--- Written problem ---
List every line in the records below that contains the word "baseboard".

--- Provided data ---
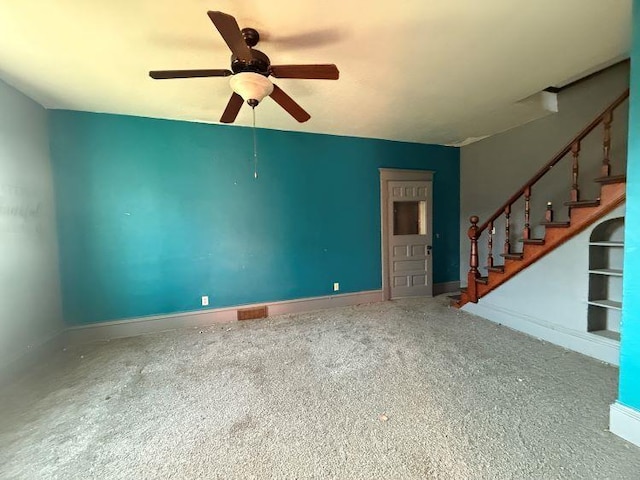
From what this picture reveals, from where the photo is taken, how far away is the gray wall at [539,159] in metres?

--

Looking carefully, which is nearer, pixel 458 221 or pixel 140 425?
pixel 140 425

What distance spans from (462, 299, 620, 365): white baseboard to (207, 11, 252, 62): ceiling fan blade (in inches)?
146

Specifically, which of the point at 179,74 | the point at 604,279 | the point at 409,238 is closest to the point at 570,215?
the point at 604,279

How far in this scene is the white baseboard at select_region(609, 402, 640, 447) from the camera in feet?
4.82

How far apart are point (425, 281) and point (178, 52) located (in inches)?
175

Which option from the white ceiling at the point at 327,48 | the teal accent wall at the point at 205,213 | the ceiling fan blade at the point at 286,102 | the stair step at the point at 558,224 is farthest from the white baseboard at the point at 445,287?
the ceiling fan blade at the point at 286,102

--- Solution ---
What distance spans from (462, 299, 620, 365): white baseboard to (207, 11, 252, 62): ceiling fan blade (in inches)?
How far in this scene is the white baseboard at select_region(609, 402, 640, 447) from the camera in feet?
Which option from the white ceiling at the point at 327,48 | the teal accent wall at the point at 205,213 | the ceiling fan blade at the point at 286,102 | the stair step at the point at 558,224 is farthest from the white baseboard at the point at 445,287?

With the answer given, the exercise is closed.